-- SUPPLIED TEXT --
"""
Wonderful survey! Our family lived at 34 King Street, then owned by my grandmother, where I lived and was brought up (1951-1963). I attended kindergarten and first grade at P.S. 8 directly across the street at 29 King, now a large apartment house. A family cousin, Mary Pogee, lived on the corner at 15 King St. Next door, at 17 (see photo above), lived noted Pulitzer Prize winning writer, James Agee (1909-1955). I was childhood friends with his son, John Agee, and was a regular visitor to the house where James Agee’s third wife, Mia, also lived. I still remember the adventures I had with John, the distinct aroma of the house, the open-door hospitality, and the accent (I believe German) with which Mia spoke. I wonder where John is today!

A few doors down on the same side of the block, it was either 19 or 21, was the residence of actor Tim Robbins. I had come face-to-face with him once or twice during the course of childhood street play; and I remember seeing Tim and his brother out playing together very early (like 7:00 AM) every Saturday morning.
"""
-- WORK ORDER 1 --
Answer these questions about the King Street recollection above:
(a) During which years did the writer live at 34 King Street?
(b) What stood at 29 King during the writer's childhood, and what stands there now?
(c) Which actor lived a few doors down on the same side of the block?
-- WORK ORDER 2 --
Can you carry the King Street recollection forward from its final sentence, in the same first-person voice?

-- SUPPLIED DATA --
"""
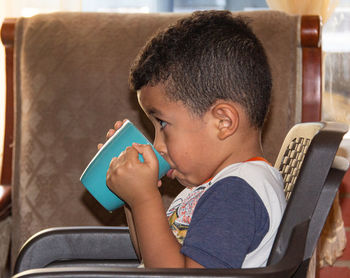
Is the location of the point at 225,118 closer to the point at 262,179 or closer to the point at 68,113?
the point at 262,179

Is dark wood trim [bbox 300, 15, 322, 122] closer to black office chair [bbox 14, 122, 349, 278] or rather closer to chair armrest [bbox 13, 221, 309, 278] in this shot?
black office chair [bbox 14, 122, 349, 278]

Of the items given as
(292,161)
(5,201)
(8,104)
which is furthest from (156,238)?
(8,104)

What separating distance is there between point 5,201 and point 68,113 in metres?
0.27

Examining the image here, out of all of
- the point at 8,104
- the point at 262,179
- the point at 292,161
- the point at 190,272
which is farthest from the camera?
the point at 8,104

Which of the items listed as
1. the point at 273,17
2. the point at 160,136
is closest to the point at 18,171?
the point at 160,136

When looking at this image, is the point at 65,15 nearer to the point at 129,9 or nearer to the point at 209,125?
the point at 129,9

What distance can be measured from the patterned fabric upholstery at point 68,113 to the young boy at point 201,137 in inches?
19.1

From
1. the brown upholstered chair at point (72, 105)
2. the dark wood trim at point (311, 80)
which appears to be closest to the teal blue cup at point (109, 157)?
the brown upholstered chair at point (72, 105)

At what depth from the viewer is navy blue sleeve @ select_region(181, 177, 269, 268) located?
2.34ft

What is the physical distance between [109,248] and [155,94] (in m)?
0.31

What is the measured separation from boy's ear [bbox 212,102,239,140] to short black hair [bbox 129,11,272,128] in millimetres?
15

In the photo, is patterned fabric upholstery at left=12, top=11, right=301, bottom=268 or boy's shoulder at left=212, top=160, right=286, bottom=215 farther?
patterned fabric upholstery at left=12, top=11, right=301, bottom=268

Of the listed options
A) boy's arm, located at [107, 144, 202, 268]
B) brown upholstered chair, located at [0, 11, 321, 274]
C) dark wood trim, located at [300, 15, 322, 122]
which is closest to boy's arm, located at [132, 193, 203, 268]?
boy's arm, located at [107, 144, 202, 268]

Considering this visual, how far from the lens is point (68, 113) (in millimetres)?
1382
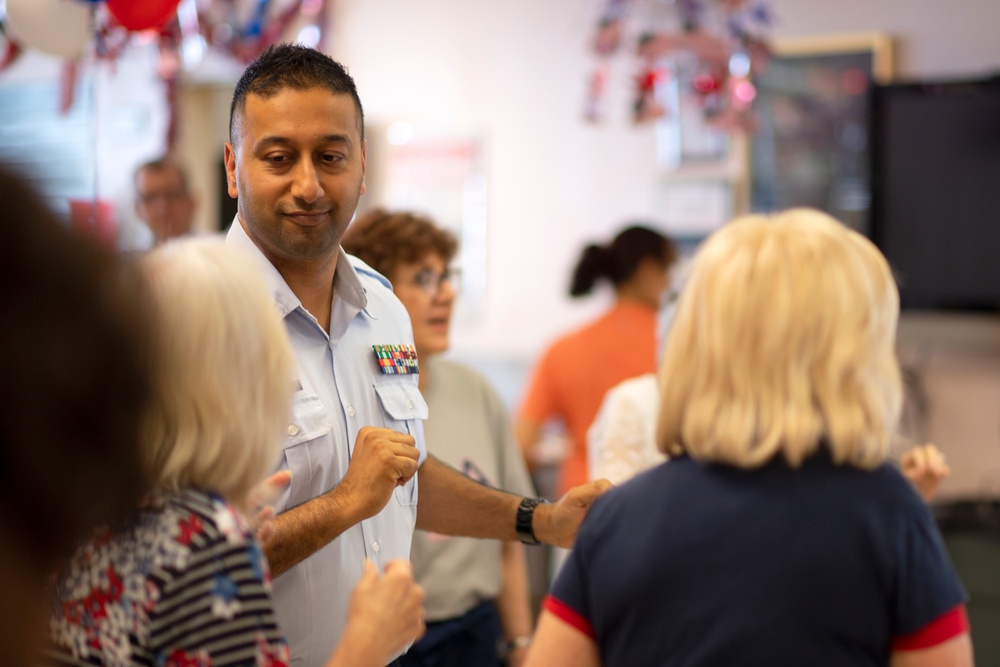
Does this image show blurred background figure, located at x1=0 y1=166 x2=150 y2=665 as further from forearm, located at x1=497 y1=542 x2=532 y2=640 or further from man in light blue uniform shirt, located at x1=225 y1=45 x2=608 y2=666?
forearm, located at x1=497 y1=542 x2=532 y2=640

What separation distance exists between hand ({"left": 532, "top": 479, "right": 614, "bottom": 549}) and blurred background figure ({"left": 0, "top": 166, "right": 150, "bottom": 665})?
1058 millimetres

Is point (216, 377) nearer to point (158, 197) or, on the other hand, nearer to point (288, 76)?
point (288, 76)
"""
-- RESULT 1 --
(a) 1951-1963
(b) P.S. 8, where the writer attended kindergarten and first grade; it is now a large apartment house.
(c) Tim Robbins

-- RESULT 2 --
Some time later, it was the 1980s or 1990s, actress Yancy Butler (starring in the 1992 TV series, Mann and Machine) briefly lived at 32 King St.

Further down on the North side of the street lived the Tarigo sisters, one of whom, Gloria, continues to operate a pastry business, Let Them Eat Cake, and I believe still lives there. She can be found on Facebook.

After Hurricane Sandy, the building in which I was raised, 34 King, was apparently badly damaged. Since that time it has been vacant and has undergone extensive reconstruction. The fact that the premises has remained vacant and under construction these past six years suggests the project has been stalled or met with ongoing obstacles.